More Specific Java Stream Methods
Although InputStream and OutputStream are abstract classes, many methods in the class library are only specified to return an InputStream or OutputStream, not the more-specific subclass.
For example, this is the signature for the openStream() method in
java.net.URL
:
public final InputStream openStream()
throws IOException
Opening Channels
Channels serve as conduits to I/O services. I/O falls into two broad categories:
- file I/O and
- stream I/O.
It is no surprise that there are two types of channels: 1) file and 2) socket.
There is one FileChannel class and three socket channel classes:
- SocketChannel,
- ServerSocketChannel, and
- DatagramChannel.
Channels can be created in several ways. The socket channels have factory methods to create new socket channels directly. But a FileChannel object can be obtained only by calling the getChannel() method on an open RandomAccessFile, FileInputStream, or FileOutputStream object.
You cannot create a FileChannel object directly. File and socket channels are discussed detail in upcoming sections.

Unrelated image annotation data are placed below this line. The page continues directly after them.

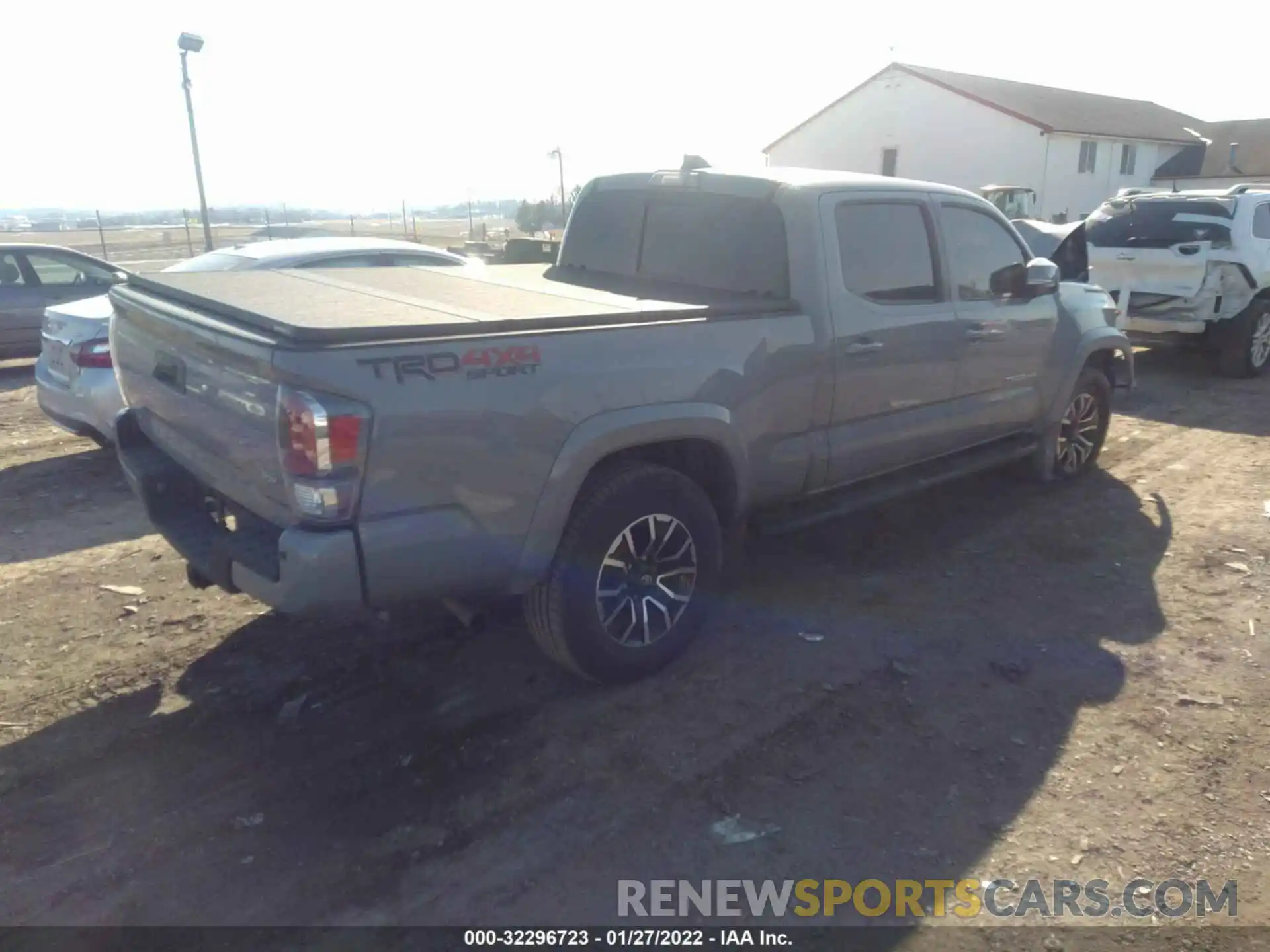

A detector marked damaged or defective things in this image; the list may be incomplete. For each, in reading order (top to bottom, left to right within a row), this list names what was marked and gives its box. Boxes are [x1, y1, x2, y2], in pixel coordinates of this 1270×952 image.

damaged white suv [1081, 184, 1270, 378]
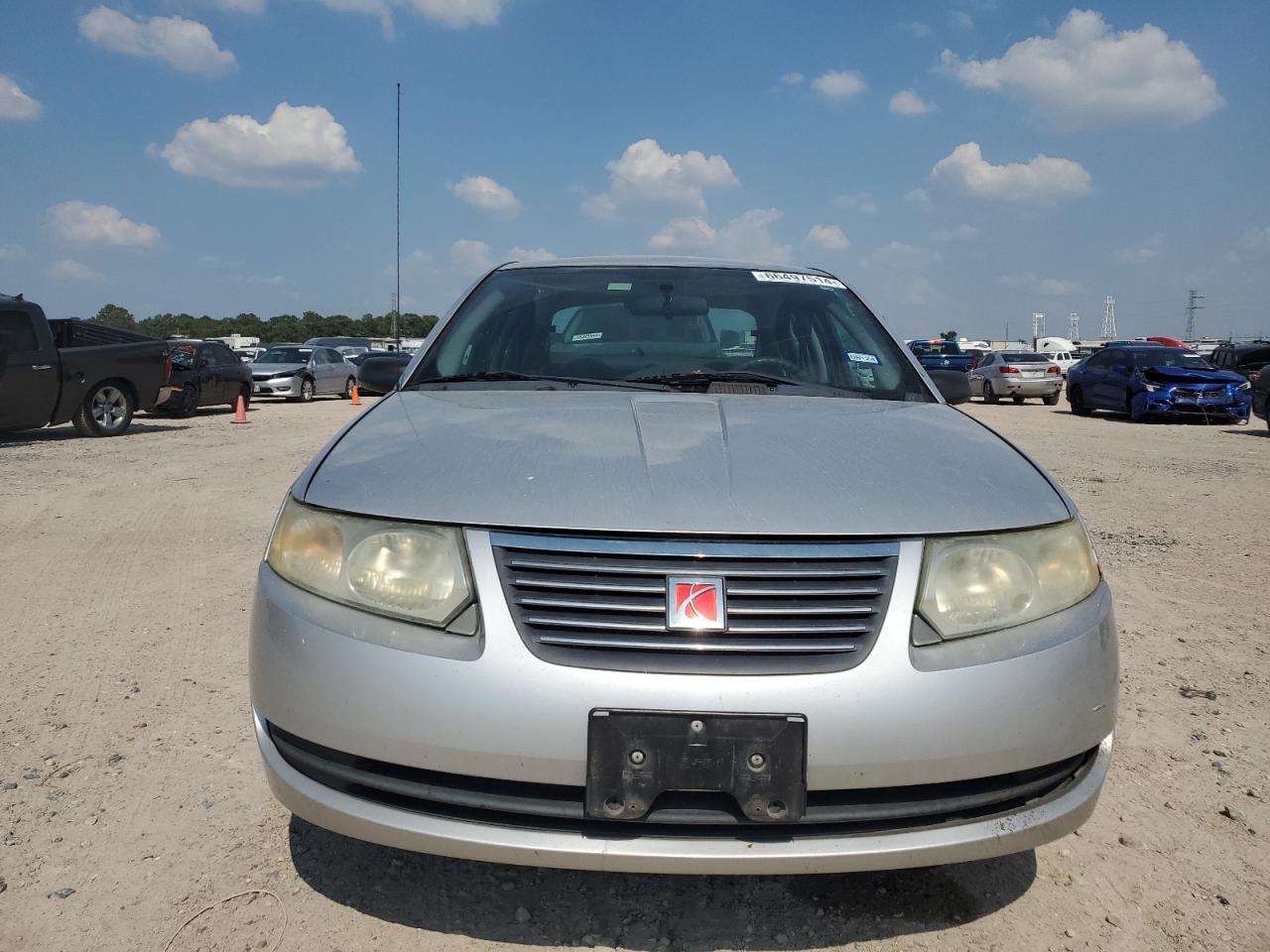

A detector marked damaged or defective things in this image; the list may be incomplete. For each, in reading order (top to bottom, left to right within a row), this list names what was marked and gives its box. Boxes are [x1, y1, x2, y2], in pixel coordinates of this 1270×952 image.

blue damaged car [1067, 345, 1254, 423]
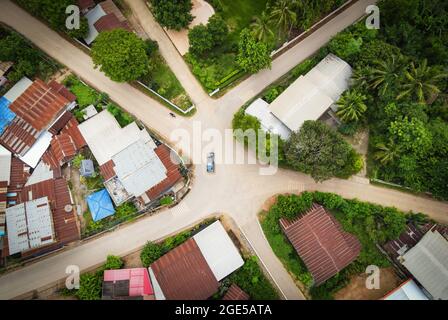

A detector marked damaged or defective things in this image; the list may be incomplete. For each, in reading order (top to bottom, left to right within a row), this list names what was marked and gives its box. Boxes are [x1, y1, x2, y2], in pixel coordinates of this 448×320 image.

rusty metal roof [151, 238, 220, 300]
rusty metal roof [223, 284, 250, 300]
rusty metal roof [282, 204, 362, 286]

SocketChannel sc = SocketChannel.open();
sc.connect (new InetSocketAddress ("somehost", someport));
ServerSocketChannel ssc = ServerSocketChannel.open();
ssc.socket().bind (new InetSocketAddress (somelocalport));
DatagramChannel dc = DatagramChannel.open();
RandomAccessFile raf = new RandomAccessFile ("somefile", "r");
FileChannel fc = raf.getChannel();
The socket classes of java.net have new getChannel() methods as well. While these methods return a corresponding socket channel object, they are not sources of new channels as RandomAccessFile.getChannel() is.
They return the channel associated with a socket if one already exists; they never create new channels.